# Document extract
- - - -
NYPD Just Busted the City’s First Quarantine-Era Speakeasy

Speakeasies are back, but instead of being fun and retro, they're shady and illegal

new york illegal speakeasy
Here come the speakeasies.
Hulton Archive/Getty Images

By now, you’re probably familiar with the various tweets, memes, etc. drawing unflattering comparisons between the “roaring ’20s” and our current decade’s rocky start. There’s the whole infectious disease and stock market crash thing, and now, apparently, speakeasies are back.

But these aren’t the kinds of trendy, Instagram-friendly speakeasies that proudly advertised themselves as such in pre-pandemic times. While alcohol may not be illegal, serving it to a crowd of bar patrons is, meaning the speakeasies of the 2020s are the real, illegal deal.

Over the weekend, the NYPD busted New York’s first such pandemic-era speakeasy, Vice reported. Upon responding to a 311 non-emergency call, the cops reportedly found 12 people drinking, gambling and otherwise not socially distancing in what has been dubbed an “illegal speakeasy” in Brooklyn.

An NYPD spokesperson confirmed to Vice that 56-year-old Vasil Pando, who was operating the business without a state liquor license, was arrested and is facing eight charges, including operating an unlicensed bottle club, illegal alcohol sale, unauthorized bottling of alcoholic beverage, reckless endangerment, promoting gambling, and criminal nuisance. According to the New York Post, the arrest also makes Pando the first bar owner to be arrested for violating the city’s lockdown order.

On Sunday, Mayor Bill de Blasio announced that New Yorkers could face up to a $500 fine for ignoring social distancing orders, reminding everyone that NYPD officers will be visiting restaurants, bars, stores and other public spaces to monitor social distancing practices.

“They’re going to give people every chance to listen, and if anyone doesn’t listen, then they deserve a fine at this point. I don’t want to fine people when so many folks are going through economic distress, but if they haven’t gotten the message by now, and they don’t get the message when an enforcement officer’s staring them in the face … that person then deserves the fine, so we’re going to proceed with that,” de Blasio said on Sunday. “You’ve been warned and warned and warned again.”
- - - -
# Data for review
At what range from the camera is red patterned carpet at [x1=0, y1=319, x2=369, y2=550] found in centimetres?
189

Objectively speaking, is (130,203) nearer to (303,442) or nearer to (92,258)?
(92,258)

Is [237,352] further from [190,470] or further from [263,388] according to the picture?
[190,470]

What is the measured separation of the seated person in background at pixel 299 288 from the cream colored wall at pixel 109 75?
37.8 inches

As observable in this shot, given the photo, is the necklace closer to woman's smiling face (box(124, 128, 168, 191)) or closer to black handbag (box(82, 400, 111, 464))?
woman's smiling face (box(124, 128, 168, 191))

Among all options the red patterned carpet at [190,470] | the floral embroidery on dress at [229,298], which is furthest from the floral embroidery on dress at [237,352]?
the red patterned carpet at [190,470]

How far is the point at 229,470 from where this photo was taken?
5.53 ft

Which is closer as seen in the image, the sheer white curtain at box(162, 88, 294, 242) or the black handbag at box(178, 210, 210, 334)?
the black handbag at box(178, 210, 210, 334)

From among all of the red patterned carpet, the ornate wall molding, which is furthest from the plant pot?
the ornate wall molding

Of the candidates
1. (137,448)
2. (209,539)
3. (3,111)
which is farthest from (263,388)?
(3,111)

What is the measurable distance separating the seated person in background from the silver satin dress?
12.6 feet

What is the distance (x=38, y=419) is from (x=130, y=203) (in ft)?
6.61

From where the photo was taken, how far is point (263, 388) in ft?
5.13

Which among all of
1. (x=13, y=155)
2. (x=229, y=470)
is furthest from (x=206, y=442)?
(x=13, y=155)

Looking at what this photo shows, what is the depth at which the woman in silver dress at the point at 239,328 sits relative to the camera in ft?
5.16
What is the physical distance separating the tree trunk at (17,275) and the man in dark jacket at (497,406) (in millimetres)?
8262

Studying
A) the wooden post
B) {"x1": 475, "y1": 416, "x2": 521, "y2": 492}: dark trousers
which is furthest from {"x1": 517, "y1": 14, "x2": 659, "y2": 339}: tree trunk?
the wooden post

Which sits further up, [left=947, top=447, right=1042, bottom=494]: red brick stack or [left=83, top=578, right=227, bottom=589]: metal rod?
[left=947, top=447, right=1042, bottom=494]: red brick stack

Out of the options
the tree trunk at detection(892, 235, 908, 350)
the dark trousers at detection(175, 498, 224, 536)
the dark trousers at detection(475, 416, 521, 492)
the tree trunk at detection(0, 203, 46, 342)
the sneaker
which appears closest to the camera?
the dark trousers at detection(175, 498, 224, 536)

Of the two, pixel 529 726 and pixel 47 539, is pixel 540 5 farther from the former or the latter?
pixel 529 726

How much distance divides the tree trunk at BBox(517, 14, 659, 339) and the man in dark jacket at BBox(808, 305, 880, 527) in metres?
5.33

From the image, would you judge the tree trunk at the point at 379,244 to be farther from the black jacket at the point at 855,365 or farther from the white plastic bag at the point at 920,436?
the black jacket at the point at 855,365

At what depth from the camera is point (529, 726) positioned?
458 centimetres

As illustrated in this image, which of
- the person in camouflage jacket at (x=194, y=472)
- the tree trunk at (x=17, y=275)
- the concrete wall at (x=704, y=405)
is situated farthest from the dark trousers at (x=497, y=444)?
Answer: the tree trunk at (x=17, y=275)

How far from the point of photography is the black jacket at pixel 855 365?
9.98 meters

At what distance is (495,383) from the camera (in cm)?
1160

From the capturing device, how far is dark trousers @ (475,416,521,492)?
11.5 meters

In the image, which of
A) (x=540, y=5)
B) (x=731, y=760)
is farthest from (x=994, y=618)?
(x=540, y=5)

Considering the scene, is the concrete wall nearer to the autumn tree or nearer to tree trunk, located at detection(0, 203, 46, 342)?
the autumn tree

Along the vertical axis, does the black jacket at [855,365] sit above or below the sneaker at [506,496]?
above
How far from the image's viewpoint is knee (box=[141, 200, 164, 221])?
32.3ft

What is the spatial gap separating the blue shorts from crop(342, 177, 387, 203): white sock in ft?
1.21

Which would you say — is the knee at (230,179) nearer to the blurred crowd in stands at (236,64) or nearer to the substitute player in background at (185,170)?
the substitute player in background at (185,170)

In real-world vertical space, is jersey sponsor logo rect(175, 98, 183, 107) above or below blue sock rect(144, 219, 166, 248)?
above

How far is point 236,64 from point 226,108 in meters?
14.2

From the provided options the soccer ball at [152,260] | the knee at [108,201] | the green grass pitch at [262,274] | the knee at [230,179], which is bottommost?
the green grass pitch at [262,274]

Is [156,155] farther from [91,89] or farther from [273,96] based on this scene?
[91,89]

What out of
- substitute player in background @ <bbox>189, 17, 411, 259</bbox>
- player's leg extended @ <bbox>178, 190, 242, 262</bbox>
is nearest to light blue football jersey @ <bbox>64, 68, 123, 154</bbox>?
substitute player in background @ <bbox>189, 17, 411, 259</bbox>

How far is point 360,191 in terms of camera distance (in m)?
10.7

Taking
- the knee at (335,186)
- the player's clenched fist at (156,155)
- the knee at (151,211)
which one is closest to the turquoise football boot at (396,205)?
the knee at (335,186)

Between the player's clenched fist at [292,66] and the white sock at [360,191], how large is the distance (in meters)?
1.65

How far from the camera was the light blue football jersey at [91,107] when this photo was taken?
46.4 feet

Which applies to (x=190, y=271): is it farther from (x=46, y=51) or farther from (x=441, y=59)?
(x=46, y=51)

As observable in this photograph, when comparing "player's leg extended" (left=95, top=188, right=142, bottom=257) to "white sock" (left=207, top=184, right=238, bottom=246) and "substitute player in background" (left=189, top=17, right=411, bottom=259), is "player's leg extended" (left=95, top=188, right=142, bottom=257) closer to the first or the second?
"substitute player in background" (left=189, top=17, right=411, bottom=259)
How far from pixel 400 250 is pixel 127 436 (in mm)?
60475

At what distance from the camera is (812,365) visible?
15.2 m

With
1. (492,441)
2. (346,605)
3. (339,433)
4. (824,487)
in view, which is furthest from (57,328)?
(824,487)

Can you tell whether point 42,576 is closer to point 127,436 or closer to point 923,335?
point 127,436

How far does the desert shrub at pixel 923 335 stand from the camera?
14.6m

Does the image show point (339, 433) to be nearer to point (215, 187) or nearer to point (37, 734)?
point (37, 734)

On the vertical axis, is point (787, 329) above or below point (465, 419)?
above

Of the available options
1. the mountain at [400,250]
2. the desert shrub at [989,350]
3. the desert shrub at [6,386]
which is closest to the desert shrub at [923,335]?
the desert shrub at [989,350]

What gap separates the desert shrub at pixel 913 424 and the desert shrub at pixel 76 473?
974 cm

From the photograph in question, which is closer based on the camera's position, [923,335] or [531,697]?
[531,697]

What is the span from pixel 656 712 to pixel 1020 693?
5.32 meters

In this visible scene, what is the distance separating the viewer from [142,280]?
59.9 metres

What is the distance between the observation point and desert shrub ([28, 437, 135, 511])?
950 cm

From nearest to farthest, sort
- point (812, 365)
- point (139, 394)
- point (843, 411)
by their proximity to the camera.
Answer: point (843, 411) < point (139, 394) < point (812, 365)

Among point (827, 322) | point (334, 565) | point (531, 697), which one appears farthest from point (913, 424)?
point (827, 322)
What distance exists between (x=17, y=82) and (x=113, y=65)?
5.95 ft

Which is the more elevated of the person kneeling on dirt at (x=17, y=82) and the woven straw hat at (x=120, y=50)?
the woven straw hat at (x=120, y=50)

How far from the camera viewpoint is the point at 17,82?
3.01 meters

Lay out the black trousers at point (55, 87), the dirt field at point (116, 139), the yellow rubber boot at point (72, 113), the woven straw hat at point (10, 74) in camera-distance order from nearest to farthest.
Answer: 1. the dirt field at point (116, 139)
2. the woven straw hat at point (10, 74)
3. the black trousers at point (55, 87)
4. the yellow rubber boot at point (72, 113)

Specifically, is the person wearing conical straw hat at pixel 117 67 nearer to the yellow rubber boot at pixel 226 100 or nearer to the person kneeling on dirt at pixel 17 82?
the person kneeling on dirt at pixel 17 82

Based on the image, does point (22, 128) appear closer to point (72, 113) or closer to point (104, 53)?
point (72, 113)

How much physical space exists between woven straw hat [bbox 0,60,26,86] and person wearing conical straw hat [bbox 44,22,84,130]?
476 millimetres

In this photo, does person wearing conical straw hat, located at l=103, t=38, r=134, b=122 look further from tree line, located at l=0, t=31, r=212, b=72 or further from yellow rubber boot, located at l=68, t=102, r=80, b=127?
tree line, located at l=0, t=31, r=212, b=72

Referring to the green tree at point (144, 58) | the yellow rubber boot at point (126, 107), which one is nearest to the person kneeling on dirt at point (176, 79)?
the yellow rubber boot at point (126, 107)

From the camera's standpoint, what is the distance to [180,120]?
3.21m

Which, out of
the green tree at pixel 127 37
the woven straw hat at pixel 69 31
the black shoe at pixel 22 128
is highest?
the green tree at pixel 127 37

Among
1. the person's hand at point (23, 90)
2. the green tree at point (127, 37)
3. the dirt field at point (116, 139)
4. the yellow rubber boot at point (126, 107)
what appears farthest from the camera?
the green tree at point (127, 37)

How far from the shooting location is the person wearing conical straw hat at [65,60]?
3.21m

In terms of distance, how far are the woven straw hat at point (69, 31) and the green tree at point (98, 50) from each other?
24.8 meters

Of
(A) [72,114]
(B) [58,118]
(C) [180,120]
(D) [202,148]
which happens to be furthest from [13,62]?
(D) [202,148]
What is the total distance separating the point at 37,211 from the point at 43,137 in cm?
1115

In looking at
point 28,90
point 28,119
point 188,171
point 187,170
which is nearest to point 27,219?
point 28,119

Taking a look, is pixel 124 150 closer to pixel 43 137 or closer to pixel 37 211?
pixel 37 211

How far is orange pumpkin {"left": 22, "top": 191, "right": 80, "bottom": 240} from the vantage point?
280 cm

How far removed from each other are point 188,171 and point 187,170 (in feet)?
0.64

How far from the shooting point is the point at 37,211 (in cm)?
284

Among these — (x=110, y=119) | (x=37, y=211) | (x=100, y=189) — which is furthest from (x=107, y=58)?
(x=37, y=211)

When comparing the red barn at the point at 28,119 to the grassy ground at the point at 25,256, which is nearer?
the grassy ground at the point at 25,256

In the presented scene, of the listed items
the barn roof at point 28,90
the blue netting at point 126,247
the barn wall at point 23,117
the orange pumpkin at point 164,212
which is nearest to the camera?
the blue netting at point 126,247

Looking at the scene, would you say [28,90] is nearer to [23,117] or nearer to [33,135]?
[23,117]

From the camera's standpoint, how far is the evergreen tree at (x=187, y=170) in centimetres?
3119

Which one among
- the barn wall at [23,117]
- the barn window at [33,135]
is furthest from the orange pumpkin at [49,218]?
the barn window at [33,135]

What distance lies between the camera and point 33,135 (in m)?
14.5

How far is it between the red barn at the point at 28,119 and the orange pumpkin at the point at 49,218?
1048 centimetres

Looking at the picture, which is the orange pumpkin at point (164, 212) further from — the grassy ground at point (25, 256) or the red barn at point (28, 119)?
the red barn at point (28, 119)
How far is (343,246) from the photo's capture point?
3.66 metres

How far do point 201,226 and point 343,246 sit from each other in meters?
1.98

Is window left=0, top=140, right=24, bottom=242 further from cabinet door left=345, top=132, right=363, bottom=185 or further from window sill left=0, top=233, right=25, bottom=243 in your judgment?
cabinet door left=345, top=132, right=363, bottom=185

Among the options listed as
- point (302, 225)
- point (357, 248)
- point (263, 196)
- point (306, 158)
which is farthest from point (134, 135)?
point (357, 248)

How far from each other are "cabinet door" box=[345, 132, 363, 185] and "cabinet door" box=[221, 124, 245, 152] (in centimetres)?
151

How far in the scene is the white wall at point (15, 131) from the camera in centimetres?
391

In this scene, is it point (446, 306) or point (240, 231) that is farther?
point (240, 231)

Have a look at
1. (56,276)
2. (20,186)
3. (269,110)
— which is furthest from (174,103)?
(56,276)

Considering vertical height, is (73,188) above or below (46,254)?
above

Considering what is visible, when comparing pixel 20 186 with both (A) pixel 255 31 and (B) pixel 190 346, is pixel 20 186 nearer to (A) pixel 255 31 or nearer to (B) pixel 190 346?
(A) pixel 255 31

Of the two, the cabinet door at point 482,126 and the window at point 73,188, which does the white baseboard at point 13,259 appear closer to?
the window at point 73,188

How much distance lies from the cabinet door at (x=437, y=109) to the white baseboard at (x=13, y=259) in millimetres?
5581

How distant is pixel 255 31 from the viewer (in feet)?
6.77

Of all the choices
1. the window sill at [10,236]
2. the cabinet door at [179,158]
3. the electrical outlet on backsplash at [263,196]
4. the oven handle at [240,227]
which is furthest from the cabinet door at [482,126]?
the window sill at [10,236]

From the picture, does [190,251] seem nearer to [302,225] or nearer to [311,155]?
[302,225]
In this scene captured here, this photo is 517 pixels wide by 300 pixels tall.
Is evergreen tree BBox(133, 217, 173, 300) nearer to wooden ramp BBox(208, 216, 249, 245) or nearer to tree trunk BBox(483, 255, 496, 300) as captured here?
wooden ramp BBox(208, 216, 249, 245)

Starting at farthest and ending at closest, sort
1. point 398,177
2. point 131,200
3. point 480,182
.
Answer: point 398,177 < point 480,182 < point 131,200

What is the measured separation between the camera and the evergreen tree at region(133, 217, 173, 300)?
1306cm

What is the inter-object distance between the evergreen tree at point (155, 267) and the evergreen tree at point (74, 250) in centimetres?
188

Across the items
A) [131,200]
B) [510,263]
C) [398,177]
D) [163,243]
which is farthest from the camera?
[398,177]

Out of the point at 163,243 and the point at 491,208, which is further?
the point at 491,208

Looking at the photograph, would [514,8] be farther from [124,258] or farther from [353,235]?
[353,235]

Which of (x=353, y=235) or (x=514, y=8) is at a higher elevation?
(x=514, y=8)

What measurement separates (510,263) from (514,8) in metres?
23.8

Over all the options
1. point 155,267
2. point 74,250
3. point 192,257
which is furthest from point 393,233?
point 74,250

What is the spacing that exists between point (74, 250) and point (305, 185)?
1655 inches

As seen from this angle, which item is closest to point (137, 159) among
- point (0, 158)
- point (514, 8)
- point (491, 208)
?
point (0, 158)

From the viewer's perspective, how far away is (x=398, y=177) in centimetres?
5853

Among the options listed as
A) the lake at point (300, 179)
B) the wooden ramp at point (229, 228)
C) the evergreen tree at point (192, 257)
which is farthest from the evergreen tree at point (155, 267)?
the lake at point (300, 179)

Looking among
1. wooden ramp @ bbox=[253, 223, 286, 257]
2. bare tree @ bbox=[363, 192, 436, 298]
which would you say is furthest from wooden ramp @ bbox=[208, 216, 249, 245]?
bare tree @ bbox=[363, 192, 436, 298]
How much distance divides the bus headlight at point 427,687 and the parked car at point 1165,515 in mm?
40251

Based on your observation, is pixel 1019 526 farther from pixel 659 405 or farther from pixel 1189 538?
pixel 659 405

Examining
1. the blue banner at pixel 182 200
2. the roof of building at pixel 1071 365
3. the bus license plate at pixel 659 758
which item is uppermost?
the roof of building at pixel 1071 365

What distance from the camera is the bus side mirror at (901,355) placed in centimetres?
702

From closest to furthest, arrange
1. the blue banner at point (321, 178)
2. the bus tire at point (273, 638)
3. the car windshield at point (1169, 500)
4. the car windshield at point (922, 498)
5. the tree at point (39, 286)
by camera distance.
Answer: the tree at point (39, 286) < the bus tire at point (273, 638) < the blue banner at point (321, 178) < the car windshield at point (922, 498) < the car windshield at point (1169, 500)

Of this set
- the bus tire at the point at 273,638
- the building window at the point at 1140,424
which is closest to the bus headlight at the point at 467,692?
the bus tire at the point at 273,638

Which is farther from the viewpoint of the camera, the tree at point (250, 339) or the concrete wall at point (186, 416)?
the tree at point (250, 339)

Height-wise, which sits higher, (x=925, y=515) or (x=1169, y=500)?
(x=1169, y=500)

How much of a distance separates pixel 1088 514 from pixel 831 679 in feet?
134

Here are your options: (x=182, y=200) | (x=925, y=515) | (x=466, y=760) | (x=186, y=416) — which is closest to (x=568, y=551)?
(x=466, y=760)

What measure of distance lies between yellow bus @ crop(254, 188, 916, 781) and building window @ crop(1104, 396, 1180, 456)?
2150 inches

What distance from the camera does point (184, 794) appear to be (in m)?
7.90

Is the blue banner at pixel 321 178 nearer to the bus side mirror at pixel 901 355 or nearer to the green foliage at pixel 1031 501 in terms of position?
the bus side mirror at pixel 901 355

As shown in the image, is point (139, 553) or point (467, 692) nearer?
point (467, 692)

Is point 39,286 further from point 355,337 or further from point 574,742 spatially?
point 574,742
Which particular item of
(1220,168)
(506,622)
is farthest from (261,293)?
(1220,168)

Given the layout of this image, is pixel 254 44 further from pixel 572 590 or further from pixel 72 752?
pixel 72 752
- - - -
# What you will do
Answer these questions using the speakeasy article.
1. How many people did police reportedly find at the Brooklyn location?
2. How many charges is Vasil Pando facing?
3. What is the largest fine Mayor de Blasio said New Yorkers could face for ignoring social distancing orders?

# Solution to this problem
1. 12 people
2. Eight charges
3. $500